The company announced last week that ads will begin appearing for U.S. users on free accounts and the new $8/month ChatGPT Go tier. Paid Pro, Business and Enterprise subscriptions remain ad-free.

The Information reported that OpenAI has already pitched the placements to dozens of advertisers. The model is pay-per-view rather than pay-per-click, with ads appearing below ChatGPT’s responses — not within them.

The contrast with Perplexity is striking.
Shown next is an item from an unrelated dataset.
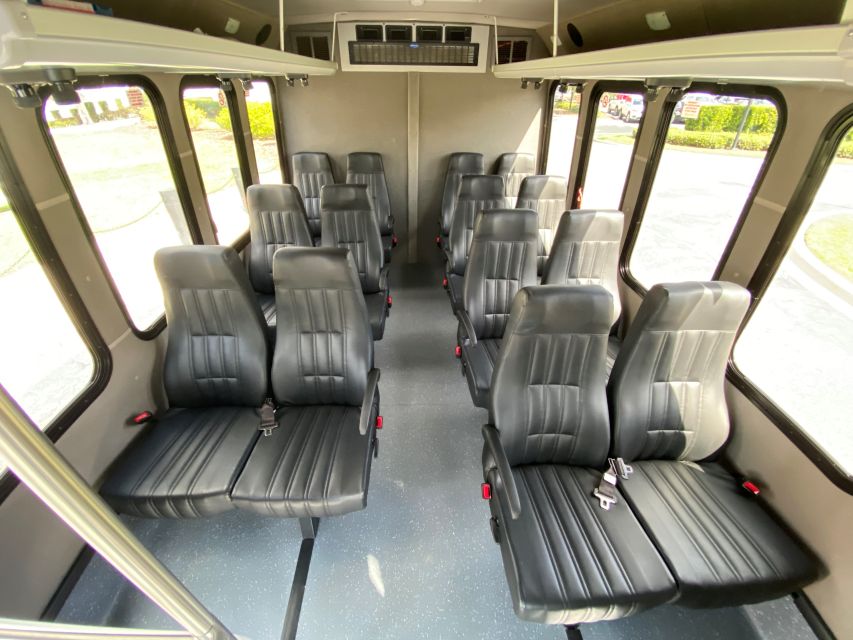 Orlando: Shuttle Service from MCO Airport to Disney Hotels - My verdict on this Disney airport shuttle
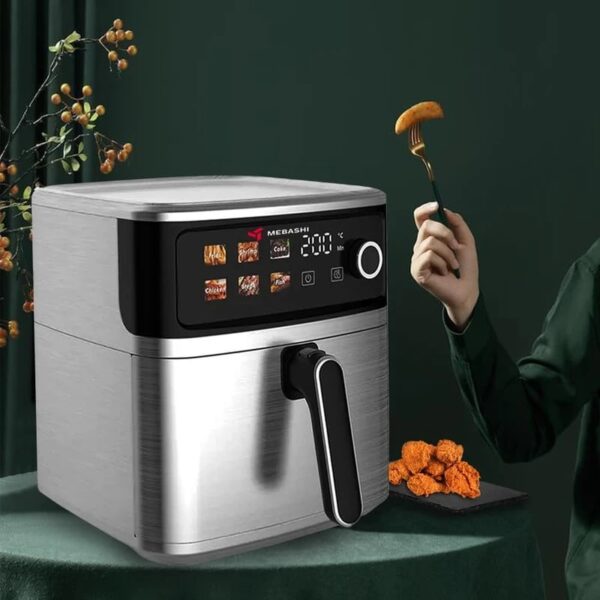 سرخ کن مباشی مدل ME-AF955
The AI search startup launched its Publishers’ Program in 2024, offering revenue sharing when a publisher’s content is referenced in an ad-supported interaction. Perplexity later expanded this with Comet Plus, which pays publishers for traffic from its AI browser.

OpenAI has made no similar commitment. Publishers including The Atlantic, Vox Media, Axel Springer and others signed licensing deals that give OpenAI access to their content for model training and real-time retrieval. Those deals cover content access — not a share of downstream advertising revenue.

“Ads do not influence the answers ChatGPT gives you,” OpenAI wrote in its announcement. “We keep your conversations with ChatGPT private from advertisers, and we never sell your data.”

The move represents a reversal from CEO Sam Altman’s earlier stance. “Ads plus AI is sort of uniquely unsettling to me,” he said at a Harvard Business School talk in May 2024. “I kind of think of ads as a last resort for us.”

With over 800 million weekly active users, ChatGPT’s free tier represents significant monetization potential. For publishers watching their traffic decline as users get answers without clicking through, the lack of revenue sharing adds insult to injury.